The World Health Organisation (WHO) has called on governments to urgently scale up access to newly approved HIV prevention tools, including the groundbreaking injectable lenacapavir (LEN), to counter rising infection risks and the growing disruption of essential health services caused by cuts in foreign aid.
This year’s sharp and unexpected reductions in international funding have significantly affected HIV prevention, treatment, and testing services. Community-led programmes, including pre-exposure prophylaxis (PrEP) services and harm reduction initiatives for people who inject drugs, have been reduced or shut down entirely in several countries.
Yet despite these setbacks, 2025 has brought renewed momentum to the global HIV response with the approval and rollout of twice-yearly injectable lenacapavir for prevention. LEN, shown to be highly effective in clinical trials, is being hailed as a transformative option for people who struggle with daily pill adherence or experience stigma when seeking care.
In July, WHO formally recommended lenacapavir as an additional PrEP method, joining oral PrEP and the vaginal ring as key prevention tools.
“We face significant challenges, with cuts to international funding and prevention stalling,” said WHO Director-General Dr Tedros Adhanom Ghebreyesus. “At the same time, we have significant opportunities, with exciting new tools that could change the trajectory of the HIV epidemic. Expanding access to those tools for people at risk everywhere must be priority number one for all governments and partners.”
As the world marks World AIDS Day under the theme “Overcoming disruption, transforming the AIDS response,” WHO is urging a dual-track approach, strengthening solidarity while investing in innovations that protect and empower the communities most affected.
According to the WHO, global HIV prevention efforts stagnated in 2024, with 1.3 million new infections, disproportionately affecting key and vulnerable populations. UNAIDS data show that almost half (49 per cent) of new infections occurred among sex workers, men who have sex with men, transgender women, people who inject drugs, and their sexual partners.
These groups continue to face dramatically elevated risks: sex workers and transgender women are 17 times more likely to acquire HIV, men who have sex with men are 18 times more likely, and people who inject drugs are 34 times more likely.
Experts attribute these disparities to entrenched stigma, discrimination, and social, legal, and structural barriers that limit access to HIV services. They say innovations like lenacapavir could help reverse current trends, but only if access is equitable and sustained.
“We are entering a new era of powerful innovations in HIV prevention and treatment,” said Dr Tereza Kasaeva, Director of WHO’s Department for HIV, TB, Hepatitis and STIs. “By pairing these advances with decisive action, supporting communities, and removing structural barriers, we can ensure that key and vulnerable populations have full access to life-saving services.”
Globally, an estimated 40.8 million people were living with HIV, and 630,000 died from HIV-related causes last year.

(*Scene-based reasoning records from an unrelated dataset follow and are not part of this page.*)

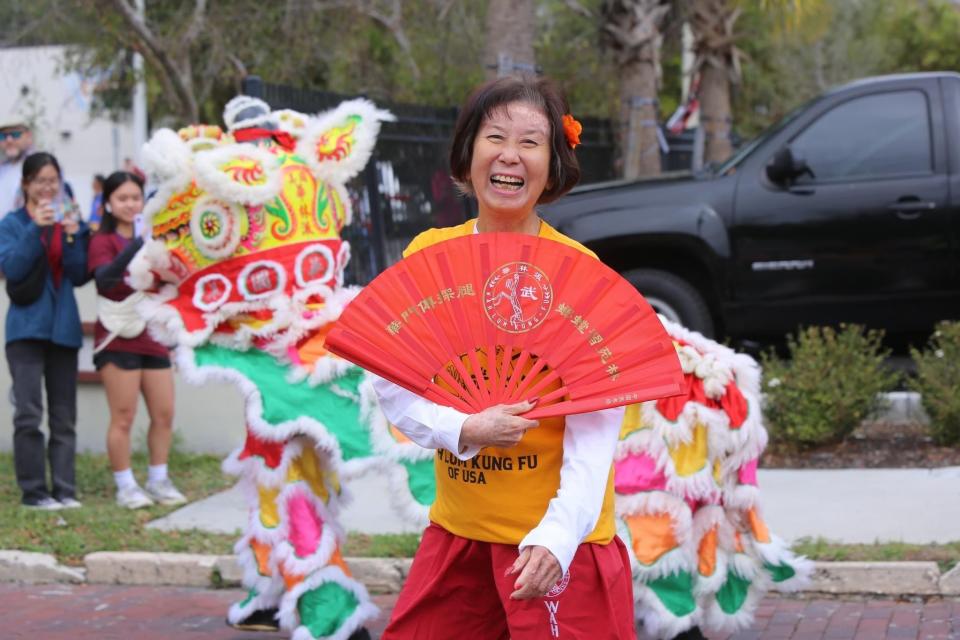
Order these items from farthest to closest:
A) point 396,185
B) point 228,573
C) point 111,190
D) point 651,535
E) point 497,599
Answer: point 396,185 → point 111,190 → point 228,573 → point 651,535 → point 497,599

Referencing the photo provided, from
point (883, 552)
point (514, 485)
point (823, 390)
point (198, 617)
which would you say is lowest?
point (198, 617)

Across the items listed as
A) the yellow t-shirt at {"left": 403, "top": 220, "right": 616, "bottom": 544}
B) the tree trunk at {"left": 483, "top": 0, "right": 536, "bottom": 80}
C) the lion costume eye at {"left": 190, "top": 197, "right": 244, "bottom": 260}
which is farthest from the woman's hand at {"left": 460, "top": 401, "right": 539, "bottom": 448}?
the tree trunk at {"left": 483, "top": 0, "right": 536, "bottom": 80}

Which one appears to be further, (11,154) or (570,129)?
(11,154)

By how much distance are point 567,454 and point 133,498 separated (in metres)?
4.89

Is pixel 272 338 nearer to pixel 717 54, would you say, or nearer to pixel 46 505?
pixel 46 505

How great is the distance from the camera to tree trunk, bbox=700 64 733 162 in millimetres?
17703

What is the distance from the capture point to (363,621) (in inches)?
184

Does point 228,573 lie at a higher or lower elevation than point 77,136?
lower

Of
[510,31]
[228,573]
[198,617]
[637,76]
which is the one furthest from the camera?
[637,76]

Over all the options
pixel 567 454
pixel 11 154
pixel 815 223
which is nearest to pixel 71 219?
pixel 11 154

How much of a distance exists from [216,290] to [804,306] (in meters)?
4.91

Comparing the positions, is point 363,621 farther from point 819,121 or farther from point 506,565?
point 819,121

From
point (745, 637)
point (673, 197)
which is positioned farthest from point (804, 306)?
point (745, 637)

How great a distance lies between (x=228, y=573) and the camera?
6.09m
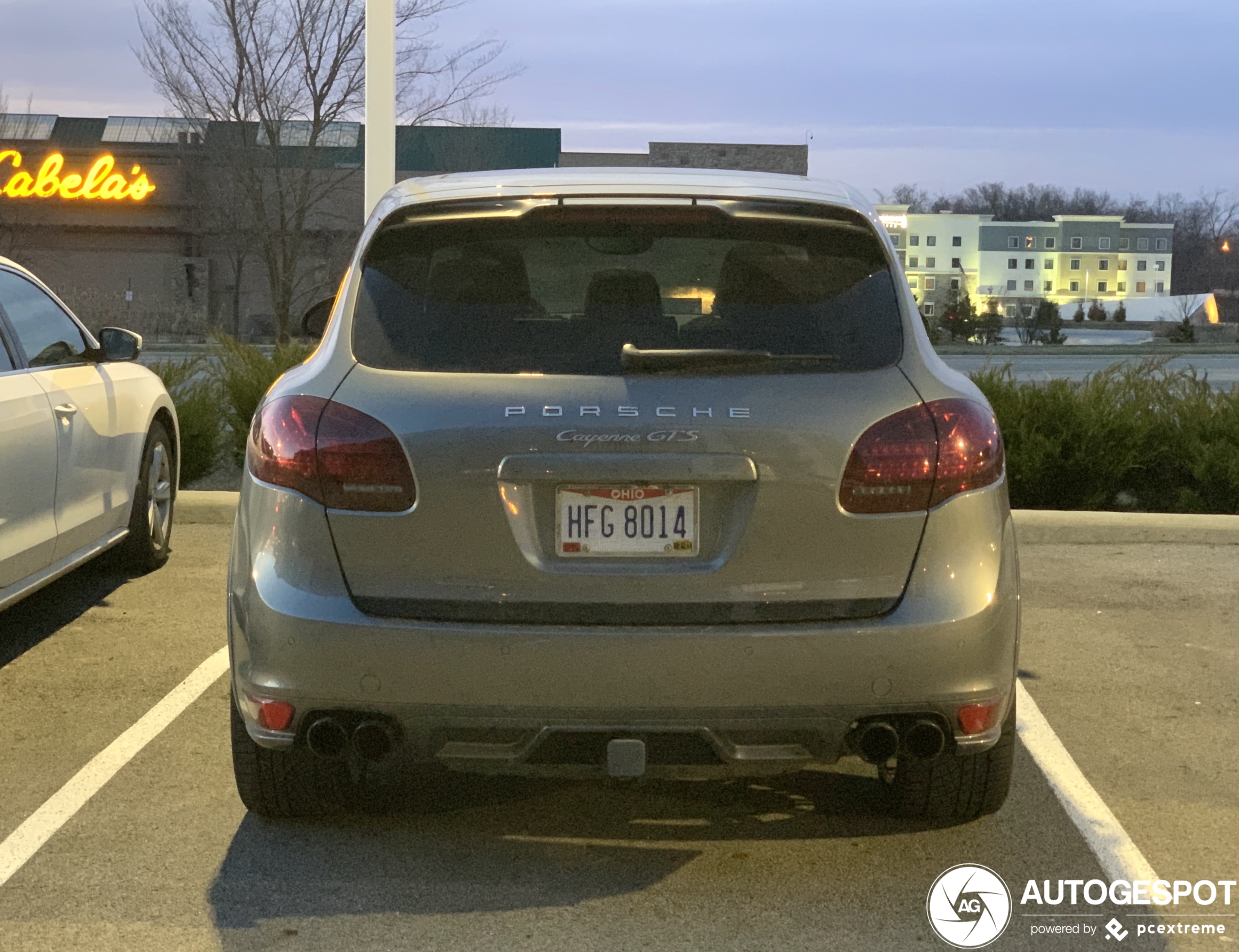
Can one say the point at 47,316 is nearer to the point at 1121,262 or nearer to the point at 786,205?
the point at 786,205

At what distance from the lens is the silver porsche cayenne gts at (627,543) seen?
3.48 m

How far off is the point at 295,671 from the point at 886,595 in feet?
4.55

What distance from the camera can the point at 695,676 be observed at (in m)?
3.47

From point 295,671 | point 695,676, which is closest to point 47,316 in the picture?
point 295,671

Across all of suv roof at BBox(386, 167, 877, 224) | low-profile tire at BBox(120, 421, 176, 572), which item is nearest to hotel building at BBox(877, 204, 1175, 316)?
low-profile tire at BBox(120, 421, 176, 572)

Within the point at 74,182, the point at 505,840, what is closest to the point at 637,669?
the point at 505,840

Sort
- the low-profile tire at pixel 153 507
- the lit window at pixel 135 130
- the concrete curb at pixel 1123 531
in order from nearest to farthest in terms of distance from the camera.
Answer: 1. the low-profile tire at pixel 153 507
2. the concrete curb at pixel 1123 531
3. the lit window at pixel 135 130

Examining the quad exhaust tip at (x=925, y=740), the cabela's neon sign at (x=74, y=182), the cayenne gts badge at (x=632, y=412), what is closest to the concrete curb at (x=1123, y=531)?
the quad exhaust tip at (x=925, y=740)

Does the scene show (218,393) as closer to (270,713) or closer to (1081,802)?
(270,713)

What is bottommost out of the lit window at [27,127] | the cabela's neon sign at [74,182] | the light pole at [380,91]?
the light pole at [380,91]

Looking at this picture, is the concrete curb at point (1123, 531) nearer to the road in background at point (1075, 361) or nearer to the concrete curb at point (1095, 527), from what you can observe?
the concrete curb at point (1095, 527)

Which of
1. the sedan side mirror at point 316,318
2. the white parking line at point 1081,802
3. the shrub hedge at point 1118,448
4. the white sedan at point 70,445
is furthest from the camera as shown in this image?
the shrub hedge at point 1118,448

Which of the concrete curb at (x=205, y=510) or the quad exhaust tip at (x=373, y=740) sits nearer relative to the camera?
the quad exhaust tip at (x=373, y=740)

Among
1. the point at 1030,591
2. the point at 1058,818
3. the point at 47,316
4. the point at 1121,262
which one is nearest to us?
the point at 1058,818
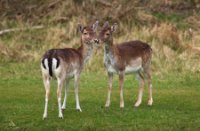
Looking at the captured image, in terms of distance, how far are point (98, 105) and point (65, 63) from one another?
2.23 m

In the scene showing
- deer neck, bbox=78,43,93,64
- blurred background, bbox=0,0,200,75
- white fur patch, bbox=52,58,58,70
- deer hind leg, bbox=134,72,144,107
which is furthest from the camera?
blurred background, bbox=0,0,200,75

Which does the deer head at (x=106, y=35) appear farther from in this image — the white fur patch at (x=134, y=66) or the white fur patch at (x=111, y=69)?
the white fur patch at (x=134, y=66)

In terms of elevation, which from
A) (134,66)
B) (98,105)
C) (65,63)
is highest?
(65,63)

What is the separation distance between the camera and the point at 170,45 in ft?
73.4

Though confirmed global figures on the impact of funding cuts are still emerging, HIV advocacy groups warn that the consequences are already severe.
Several organisations have documented a steep decline in PrEP access, with the AIDS Vaccine Advocacy Coalition estimating that 2.5 million people who used PrEP in 2024 lost access in 2025 due solely to donor funding reductions. Advocates caution that such disruptions could undermine decades of progress and jeopardise the goal of ending AIDS by 2030.